Since there is no scientific reason to declare a fertilized egg a person, or to declare for no reason at all the impropriety of people of the same sex getting married, one is left with the explanation everyone is reluctant to evoke, that the reason is purely religious.

Numerous states are trying to crush the ability to obtain a legal abortion, the most prominent currently being Texas. There is a certain thread of sameness in all the efforts. They are driven by religious politicians and organizations that have no problem wearing their godly hearts on their sleeves. They call abortion all sorts of things, mainly murder, but never come straight out and say what's really on their minds, that whoever they worship says it's simply wrong to have an abortion. Interestingly, the same deities also find sodomy abhorrent, and marriage only proper between a man and a woman.

Of course, a statement invoking religious necessity would be problematic. If religion were the driving force, then there would be no reason that atheists would have to give up either abortion or gay marriage. That would provide additional impetus for a phenomenon already occurring in the United States, a steady increase in atheism. There would have to be two sets of laws, one for believers, one for non-believers. Or would there have to be separate additional sets for religions that weren't Christian-based?

Isn't this conundrum the whole point of the First Amendment? The founders, essentially all believers in Christ, knew that there was little in Christ in most men, and so, ordinary men could not be trusted to treat their fellow men in a Christ-like fashion. In fact, my black Labrador is more Christ-like than any person I know. All she wants is to love and be loved, and I've never seen her do an unkind thing. Even the concept of the "Christmas spirit" shows how little of Christ lives in us when we have to invoke the holiday of His birth in order to get people to show a little kindness to each other.

I'm no theologian, but I'm not aware that Christ said anything about being gay or having an abortion. He was a guide and teacher, and would have tried to get people to do what was best, but it is not clear to me that He passed along the right to other people to judge and incriminate. I would never suggest that Christ would have favored abortion, but nor would he have favored the existence of unwanted children, probably the greatest tragedy in our society. And would someone of such empathy have stood between couples of like sex who were devoted to each other? I suspect that Christ would have equally loved people who didn't believe in him at all, as long as there was any chance of their redemption, and even then, I suspect that he would have welcomed them to heaven if they acted in a Christ-like fashion without ever having believed in him at all.

The First Amendment is not the only issue. What about "Full faith and credit," discussed in the first section of Article IV? States are supposed to recognize each other's laws. You aren't going to get pulled over crossing state lines for driving without a license if you have a legal license in your home state. A license is a license. How is a marriage license any different? There are qualifications for a driver's license just as there are for a marriage license. Why would states uniformly accept one type of license and not the other? Why, in fact, has this not been more rigorously tested in court?

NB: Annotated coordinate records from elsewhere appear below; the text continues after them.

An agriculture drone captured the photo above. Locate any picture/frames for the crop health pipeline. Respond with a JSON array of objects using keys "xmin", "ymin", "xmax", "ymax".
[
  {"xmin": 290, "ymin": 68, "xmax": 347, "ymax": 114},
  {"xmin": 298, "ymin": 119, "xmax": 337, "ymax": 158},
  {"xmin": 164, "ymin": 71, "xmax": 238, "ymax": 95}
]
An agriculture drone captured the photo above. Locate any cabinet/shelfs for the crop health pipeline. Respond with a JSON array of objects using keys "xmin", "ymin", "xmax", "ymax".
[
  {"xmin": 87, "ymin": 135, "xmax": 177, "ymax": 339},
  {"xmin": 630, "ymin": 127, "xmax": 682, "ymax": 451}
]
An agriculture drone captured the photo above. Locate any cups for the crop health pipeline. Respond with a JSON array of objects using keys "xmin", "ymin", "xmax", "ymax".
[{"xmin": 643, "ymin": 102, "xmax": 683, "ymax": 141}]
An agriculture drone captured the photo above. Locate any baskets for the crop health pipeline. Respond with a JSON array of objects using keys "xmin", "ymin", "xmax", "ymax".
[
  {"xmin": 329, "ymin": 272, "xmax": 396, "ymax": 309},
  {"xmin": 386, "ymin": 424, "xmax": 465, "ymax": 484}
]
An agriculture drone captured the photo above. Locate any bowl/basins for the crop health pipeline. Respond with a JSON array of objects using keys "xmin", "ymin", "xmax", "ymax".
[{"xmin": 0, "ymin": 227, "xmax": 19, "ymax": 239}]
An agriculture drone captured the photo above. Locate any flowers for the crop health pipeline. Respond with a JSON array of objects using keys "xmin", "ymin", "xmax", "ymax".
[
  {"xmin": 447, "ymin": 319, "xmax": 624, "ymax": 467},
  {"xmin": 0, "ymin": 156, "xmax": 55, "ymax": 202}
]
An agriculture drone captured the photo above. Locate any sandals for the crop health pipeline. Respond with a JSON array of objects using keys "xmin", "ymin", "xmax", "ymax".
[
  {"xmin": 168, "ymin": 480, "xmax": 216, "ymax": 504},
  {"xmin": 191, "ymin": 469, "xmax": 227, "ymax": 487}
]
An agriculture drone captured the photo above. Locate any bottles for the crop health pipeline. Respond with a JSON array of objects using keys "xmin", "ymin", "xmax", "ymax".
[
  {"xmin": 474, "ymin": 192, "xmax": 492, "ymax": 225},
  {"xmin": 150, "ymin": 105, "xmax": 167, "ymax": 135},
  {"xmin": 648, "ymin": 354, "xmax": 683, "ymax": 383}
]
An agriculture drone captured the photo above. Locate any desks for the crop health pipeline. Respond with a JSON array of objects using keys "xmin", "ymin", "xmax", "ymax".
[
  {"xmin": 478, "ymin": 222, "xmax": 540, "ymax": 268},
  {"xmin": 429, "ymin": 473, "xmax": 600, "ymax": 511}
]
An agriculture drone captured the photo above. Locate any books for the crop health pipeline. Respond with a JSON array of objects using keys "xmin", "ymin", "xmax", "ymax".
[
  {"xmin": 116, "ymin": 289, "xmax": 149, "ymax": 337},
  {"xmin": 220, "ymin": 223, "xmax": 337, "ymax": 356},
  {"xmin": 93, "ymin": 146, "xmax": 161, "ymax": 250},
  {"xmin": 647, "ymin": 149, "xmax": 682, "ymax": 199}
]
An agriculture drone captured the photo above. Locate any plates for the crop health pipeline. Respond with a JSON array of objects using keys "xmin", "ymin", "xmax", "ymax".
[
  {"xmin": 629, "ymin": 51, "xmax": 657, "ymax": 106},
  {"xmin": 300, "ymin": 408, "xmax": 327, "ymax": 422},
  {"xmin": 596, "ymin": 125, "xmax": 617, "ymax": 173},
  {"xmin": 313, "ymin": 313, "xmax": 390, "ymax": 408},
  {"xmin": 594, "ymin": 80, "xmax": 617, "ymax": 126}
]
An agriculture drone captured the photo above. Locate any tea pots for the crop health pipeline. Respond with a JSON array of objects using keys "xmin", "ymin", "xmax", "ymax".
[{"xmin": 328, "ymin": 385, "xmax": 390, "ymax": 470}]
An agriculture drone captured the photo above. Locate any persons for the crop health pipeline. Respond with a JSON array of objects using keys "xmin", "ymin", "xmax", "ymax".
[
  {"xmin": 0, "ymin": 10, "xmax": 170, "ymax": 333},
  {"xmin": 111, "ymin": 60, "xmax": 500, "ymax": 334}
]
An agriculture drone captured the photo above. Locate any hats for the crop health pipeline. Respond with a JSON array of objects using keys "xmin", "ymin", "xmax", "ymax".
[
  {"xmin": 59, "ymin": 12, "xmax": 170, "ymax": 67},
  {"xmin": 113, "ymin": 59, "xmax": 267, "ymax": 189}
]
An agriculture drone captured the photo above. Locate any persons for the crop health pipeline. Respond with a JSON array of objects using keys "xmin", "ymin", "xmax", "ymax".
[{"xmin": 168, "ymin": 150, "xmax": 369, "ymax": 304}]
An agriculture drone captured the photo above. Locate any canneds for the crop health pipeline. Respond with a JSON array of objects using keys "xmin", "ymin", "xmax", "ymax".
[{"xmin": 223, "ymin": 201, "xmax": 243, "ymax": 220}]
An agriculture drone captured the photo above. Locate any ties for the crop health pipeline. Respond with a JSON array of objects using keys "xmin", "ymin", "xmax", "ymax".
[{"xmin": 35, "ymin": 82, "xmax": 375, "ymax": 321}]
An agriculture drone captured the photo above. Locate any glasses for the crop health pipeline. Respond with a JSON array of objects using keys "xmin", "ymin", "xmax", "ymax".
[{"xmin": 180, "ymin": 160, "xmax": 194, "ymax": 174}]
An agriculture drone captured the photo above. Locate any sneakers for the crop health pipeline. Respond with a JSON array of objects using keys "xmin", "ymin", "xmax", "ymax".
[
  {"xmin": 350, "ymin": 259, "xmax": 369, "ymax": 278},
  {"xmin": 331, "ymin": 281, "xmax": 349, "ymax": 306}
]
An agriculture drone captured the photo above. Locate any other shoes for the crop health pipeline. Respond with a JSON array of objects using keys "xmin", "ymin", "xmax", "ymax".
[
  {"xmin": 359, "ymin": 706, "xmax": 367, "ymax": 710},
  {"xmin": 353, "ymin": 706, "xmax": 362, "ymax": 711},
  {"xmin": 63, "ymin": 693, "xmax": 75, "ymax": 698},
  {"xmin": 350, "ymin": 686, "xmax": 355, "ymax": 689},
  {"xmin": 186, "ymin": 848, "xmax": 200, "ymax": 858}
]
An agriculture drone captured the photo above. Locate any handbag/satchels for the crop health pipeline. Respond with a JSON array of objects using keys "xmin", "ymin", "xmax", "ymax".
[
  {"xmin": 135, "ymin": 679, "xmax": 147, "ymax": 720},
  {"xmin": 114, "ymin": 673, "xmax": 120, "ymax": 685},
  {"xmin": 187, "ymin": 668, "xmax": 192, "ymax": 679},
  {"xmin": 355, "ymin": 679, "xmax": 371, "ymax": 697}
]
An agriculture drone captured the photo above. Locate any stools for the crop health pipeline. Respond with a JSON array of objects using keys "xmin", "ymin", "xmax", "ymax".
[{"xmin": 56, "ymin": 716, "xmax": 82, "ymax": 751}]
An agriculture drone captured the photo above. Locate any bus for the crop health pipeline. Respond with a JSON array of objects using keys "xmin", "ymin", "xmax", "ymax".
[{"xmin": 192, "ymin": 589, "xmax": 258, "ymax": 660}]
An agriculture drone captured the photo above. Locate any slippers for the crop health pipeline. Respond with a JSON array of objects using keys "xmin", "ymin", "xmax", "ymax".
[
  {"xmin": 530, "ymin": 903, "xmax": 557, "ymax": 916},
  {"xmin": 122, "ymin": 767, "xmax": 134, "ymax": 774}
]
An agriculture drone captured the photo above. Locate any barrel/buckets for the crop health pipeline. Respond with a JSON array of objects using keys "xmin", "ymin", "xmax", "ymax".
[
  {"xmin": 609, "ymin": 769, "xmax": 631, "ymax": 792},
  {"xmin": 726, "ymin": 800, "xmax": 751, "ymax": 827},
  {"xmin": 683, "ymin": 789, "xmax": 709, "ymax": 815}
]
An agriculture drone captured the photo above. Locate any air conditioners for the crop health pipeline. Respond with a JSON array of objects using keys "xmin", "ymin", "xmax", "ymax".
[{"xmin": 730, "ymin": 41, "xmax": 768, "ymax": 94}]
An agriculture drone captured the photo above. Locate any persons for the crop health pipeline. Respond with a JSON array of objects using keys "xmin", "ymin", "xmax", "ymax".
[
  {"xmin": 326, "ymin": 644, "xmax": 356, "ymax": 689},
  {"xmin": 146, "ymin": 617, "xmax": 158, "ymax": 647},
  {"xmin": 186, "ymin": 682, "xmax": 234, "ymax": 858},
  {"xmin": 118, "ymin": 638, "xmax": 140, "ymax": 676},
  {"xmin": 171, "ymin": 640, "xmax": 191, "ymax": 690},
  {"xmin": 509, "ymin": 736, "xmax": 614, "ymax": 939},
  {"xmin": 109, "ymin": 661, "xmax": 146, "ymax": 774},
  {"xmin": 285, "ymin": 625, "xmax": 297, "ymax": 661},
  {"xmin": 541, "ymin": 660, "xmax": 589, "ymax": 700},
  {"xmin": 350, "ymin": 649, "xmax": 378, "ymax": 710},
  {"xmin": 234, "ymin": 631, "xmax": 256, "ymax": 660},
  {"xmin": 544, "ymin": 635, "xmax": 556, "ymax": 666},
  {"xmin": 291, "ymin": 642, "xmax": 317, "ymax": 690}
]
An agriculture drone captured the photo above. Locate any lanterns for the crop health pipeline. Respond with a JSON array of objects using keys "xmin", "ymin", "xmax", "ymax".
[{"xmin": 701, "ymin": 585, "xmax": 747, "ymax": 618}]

Not being a legal scholar, I'm not aware of the history of such challenges, but regardless, it's time for another.

One might delude oneself about the reasons for why laws that try to limit abortion or gay marriage are so popular in some places. All one needs to do to find out the real reason is to watch CSPAN and observe the antics of religious extremists like Congressman Louie Gohmert or Governor Rick Perry, both of Texas. These men are not merely religious; they are proselytizers. They will not be happy until everyone is as religiously driven as they are; ergo, the First Amendment. It is the reason we don't have prayer in public schools -- not because prayer is inherently bad, but because of the un-Christ-like ridicule to which the non-participants would be subjected. As long as people are just people, we will need the First Amendment to protect us not just from their natures, but from laws that have nothing to do with anything but their religious beliefs.